Stealth Paint From German Inventor Werner Nickel
Gerhardius writes "Werner Nickel sounds like a Disney-style wacky inventor. He moved to the UAE to develop his previous invention: he had bred a worm whose excrement made it possible to grow radishes in the dry desert sand. That project failed so he moved on to the next item on his agenda, naturally a radar absorbing paint. While it certainly is not unique, there is some interesting history behind the development, and a proposed civilian use."
Except that commercial airports use transponders, not radar, to locate planes.
Don't blame me, I didn't vote for either of them!
Oh, jeez...
The transponders are in the airplanes, not on the airports. They help the airport's radar to see airplanes.
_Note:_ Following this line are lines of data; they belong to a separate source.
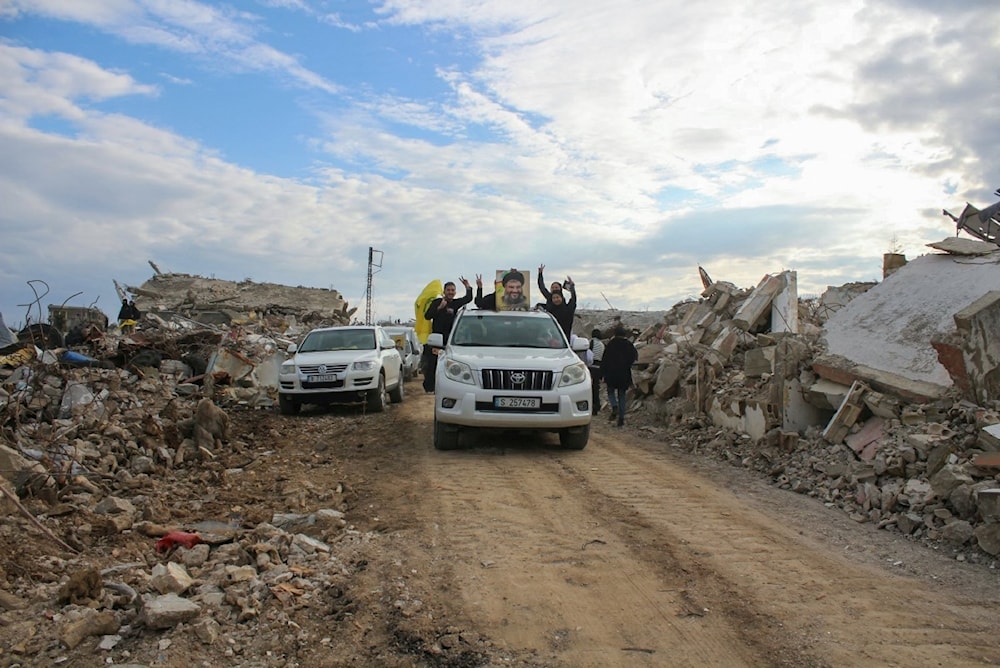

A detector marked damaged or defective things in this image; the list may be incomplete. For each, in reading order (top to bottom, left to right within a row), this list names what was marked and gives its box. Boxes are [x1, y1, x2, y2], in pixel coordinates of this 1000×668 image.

war-damaged neighborhood [1, 217, 1000, 664]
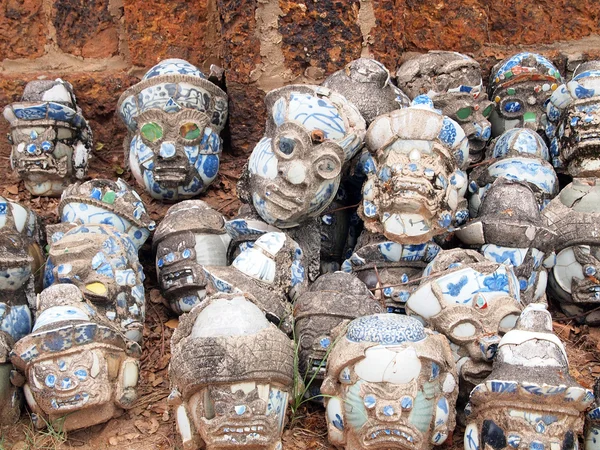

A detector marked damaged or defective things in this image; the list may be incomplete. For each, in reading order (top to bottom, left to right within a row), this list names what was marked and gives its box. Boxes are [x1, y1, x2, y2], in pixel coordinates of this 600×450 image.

damaged sculpture [1, 78, 93, 197]
broken ceramic piece [1, 78, 93, 197]
broken ceramic piece [117, 59, 227, 200]
damaged sculpture [117, 59, 227, 200]
broken ceramic piece [239, 83, 366, 229]
broken ceramic piece [324, 59, 408, 125]
broken ceramic piece [360, 97, 468, 244]
broken ceramic piece [396, 51, 490, 163]
damaged sculpture [398, 51, 492, 163]
broken ceramic piece [488, 52, 564, 138]
damaged sculpture [154, 200, 231, 312]
broken ceramic piece [154, 202, 231, 314]
broken ceramic piece [10, 284, 142, 432]
damaged sculpture [10, 284, 142, 432]
damaged sculpture [169, 292, 292, 450]
broken ceramic piece [168, 292, 294, 450]
broken ceramic piece [322, 312, 458, 450]
damaged sculpture [322, 312, 458, 450]
broken ceramic piece [464, 300, 592, 450]
damaged sculpture [466, 302, 592, 450]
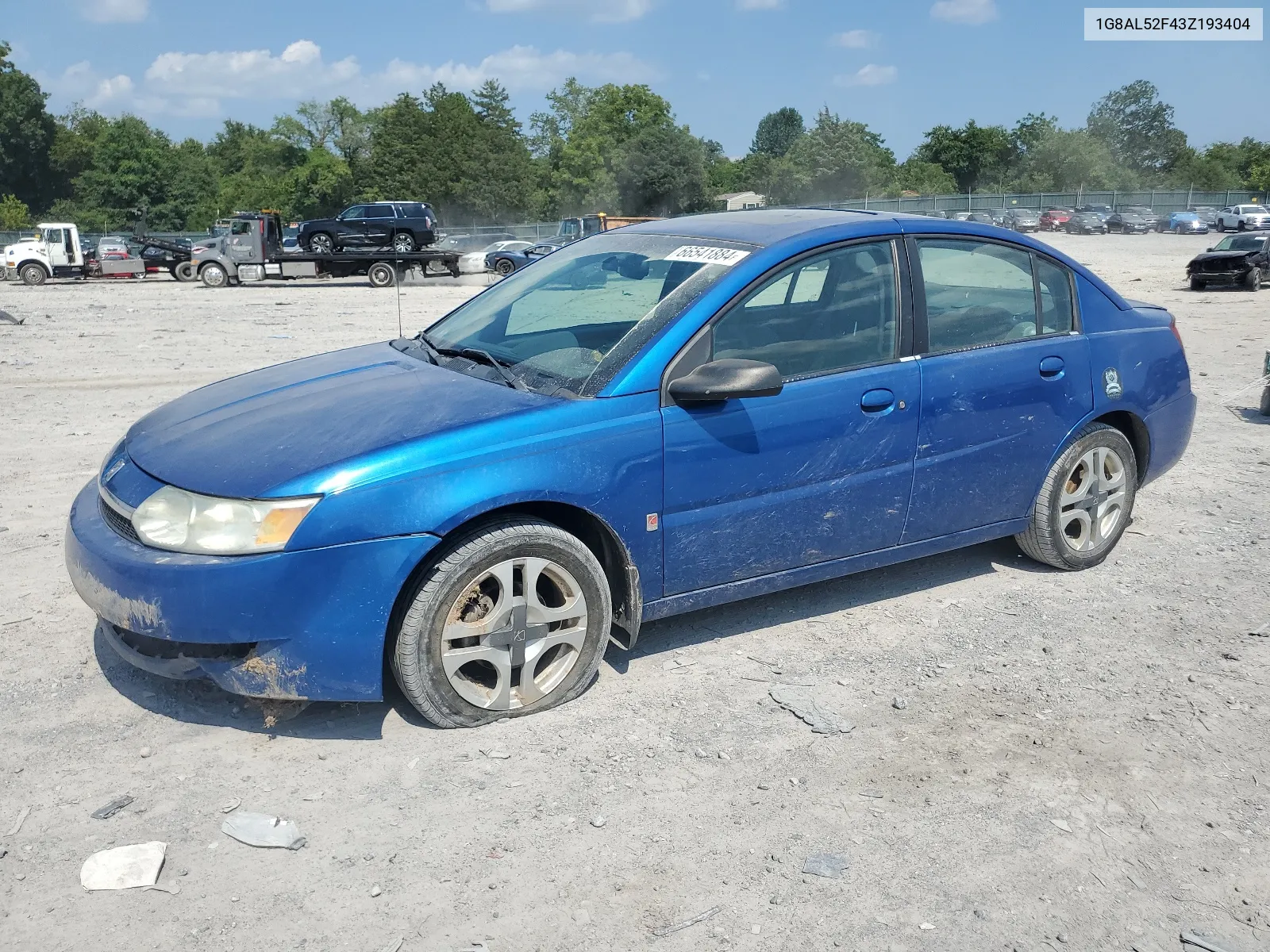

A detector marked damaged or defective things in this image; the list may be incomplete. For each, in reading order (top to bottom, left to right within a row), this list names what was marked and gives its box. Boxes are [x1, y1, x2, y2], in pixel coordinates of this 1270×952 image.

damaged vehicle [1187, 232, 1264, 289]
damaged vehicle [69, 209, 1194, 730]
damaged front bumper [66, 482, 441, 698]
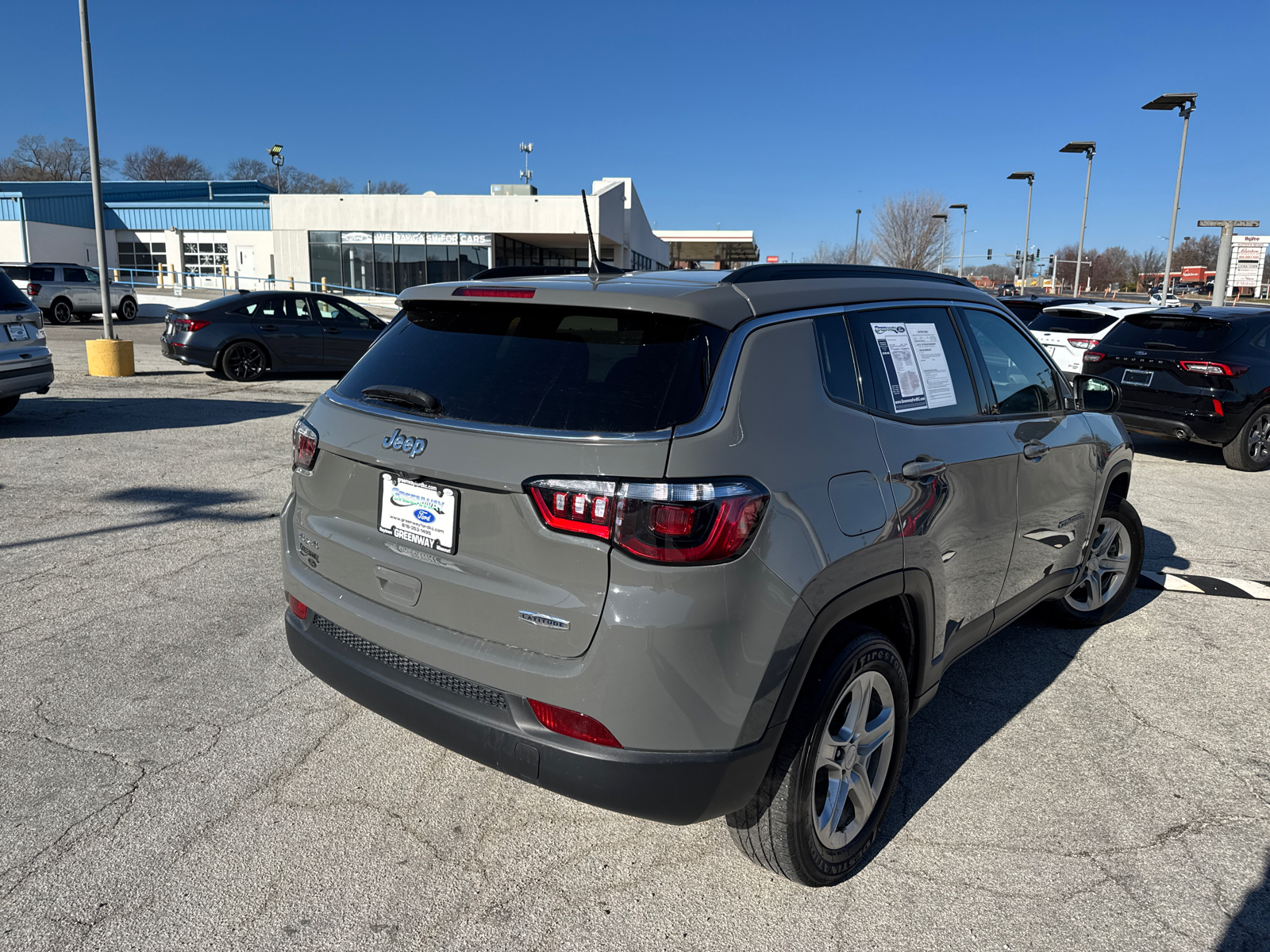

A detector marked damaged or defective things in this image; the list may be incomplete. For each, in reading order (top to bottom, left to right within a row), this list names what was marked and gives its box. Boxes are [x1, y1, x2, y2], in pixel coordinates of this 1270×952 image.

cracked pavement [0, 322, 1264, 952]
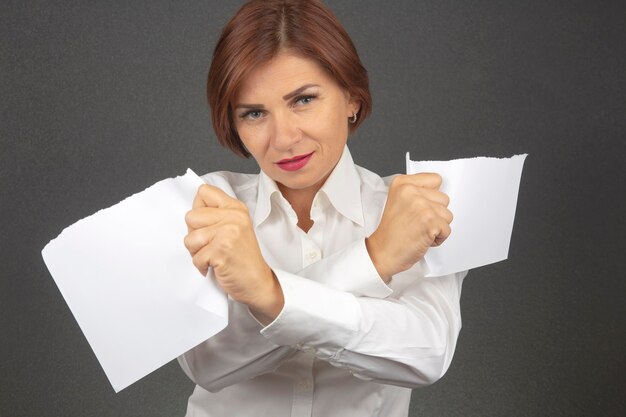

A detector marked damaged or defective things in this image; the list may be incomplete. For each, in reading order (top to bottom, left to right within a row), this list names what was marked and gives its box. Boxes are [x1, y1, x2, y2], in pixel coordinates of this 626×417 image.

torn white paper [41, 169, 228, 390]
torn white paper [404, 153, 528, 276]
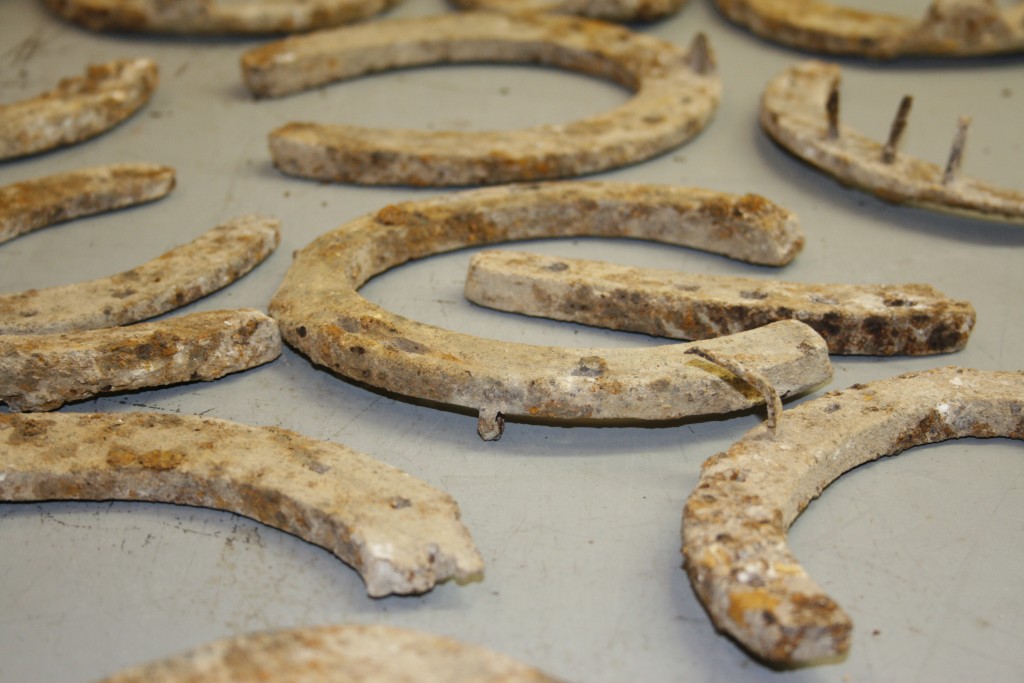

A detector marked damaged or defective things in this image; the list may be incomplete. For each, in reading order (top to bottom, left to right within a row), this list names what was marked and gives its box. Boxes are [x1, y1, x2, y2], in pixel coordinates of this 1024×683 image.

corroded horseshoe [0, 58, 155, 160]
corroded horseshoe [0, 163, 174, 246]
corroded horseshoe [0, 215, 280, 335]
corroded horseshoe [1, 309, 280, 411]
corroded horseshoe [43, 0, 403, 34]
corroded horseshoe [241, 13, 720, 188]
broken horseshoe [241, 13, 720, 188]
corroded horseshoe [270, 179, 831, 440]
broken horseshoe [270, 181, 831, 440]
corroded horseshoe [450, 0, 684, 22]
corroded horseshoe [462, 248, 974, 356]
corroded horseshoe [712, 0, 1024, 58]
corroded horseshoe [761, 60, 1024, 222]
broken horseshoe [761, 60, 1024, 222]
corroded horseshoe [0, 411, 483, 598]
broken horseshoe [0, 411, 483, 598]
corroded horseshoe [679, 368, 1024, 667]
broken horseshoe [679, 368, 1024, 667]
corroded horseshoe [96, 626, 561, 683]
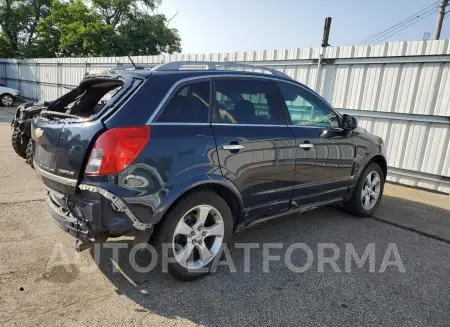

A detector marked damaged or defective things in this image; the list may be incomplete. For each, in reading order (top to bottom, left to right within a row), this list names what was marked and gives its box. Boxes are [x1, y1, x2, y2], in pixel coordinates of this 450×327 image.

torn bumper cover [46, 184, 153, 243]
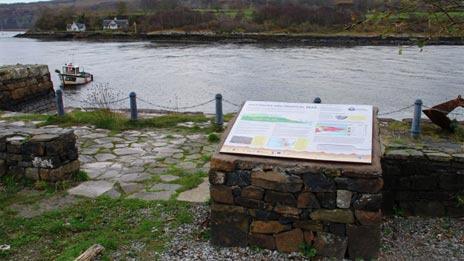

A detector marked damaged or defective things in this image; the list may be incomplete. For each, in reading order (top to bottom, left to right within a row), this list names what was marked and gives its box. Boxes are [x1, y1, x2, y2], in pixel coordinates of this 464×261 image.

rusty anchor [424, 95, 464, 129]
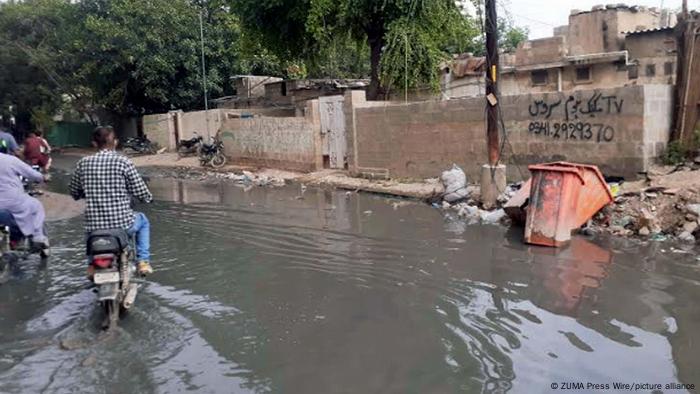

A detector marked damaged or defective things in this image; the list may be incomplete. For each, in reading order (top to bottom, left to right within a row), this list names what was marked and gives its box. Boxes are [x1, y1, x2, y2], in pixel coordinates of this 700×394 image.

rusty orange dumpster [524, 165, 584, 248]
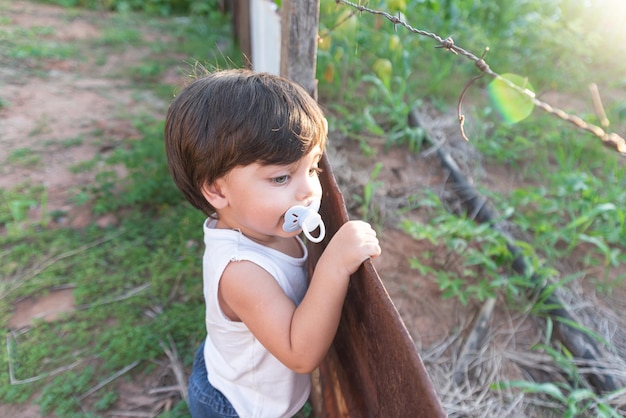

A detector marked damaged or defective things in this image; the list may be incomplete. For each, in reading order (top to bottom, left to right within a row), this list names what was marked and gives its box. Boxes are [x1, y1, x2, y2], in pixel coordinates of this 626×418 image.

rusty wire [336, 0, 624, 155]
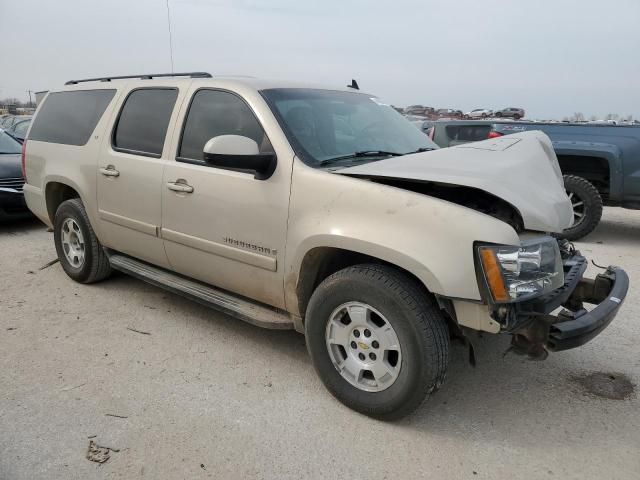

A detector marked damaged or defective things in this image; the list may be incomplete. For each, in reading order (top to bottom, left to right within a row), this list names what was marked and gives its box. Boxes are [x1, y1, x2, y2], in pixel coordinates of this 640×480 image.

crumpled hood [338, 129, 572, 231]
broken headlight [478, 237, 564, 304]
damaged front end [478, 238, 628, 358]
damaged bumper cover [510, 255, 632, 356]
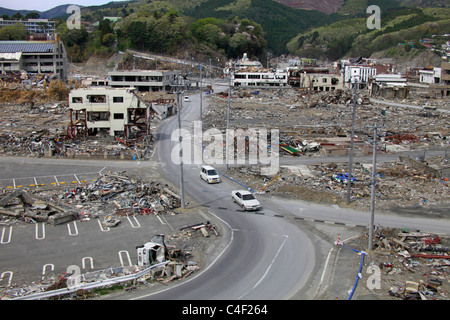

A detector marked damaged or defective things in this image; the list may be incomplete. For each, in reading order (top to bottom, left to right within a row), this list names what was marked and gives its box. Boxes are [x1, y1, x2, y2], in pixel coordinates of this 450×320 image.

bent metal [171, 120, 280, 175]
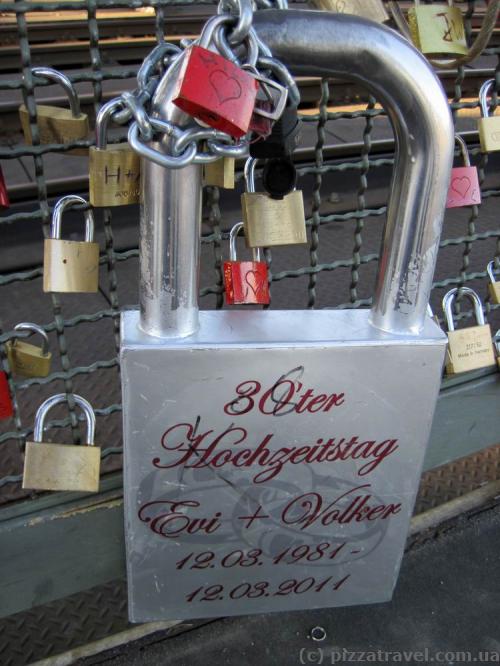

A transponder is a combination of a receiver and a transmitter that receives the pulses from a radar; generates a train of pulses that encode the identification and altitude of the airplane; and transmits them back to the radar. That way the guy sitting at the radar not only sees the airplane more easily, but knows which airplane it is and how high.
rj
If you don't get it, the OP is a reference to Frank Herbert's novel Dune where the chemical produced by the sandwords of the desert planet Arrakis proved the key to faster-than-light travel by giving starship steersmen superhuman powers.
While I admire Herbert's creation of a science fiction novel based on modern studies of desert ecology, I felt the whole spice deal weakened the hard sci-fi goodness of what otherwise would have been a less fantastical book.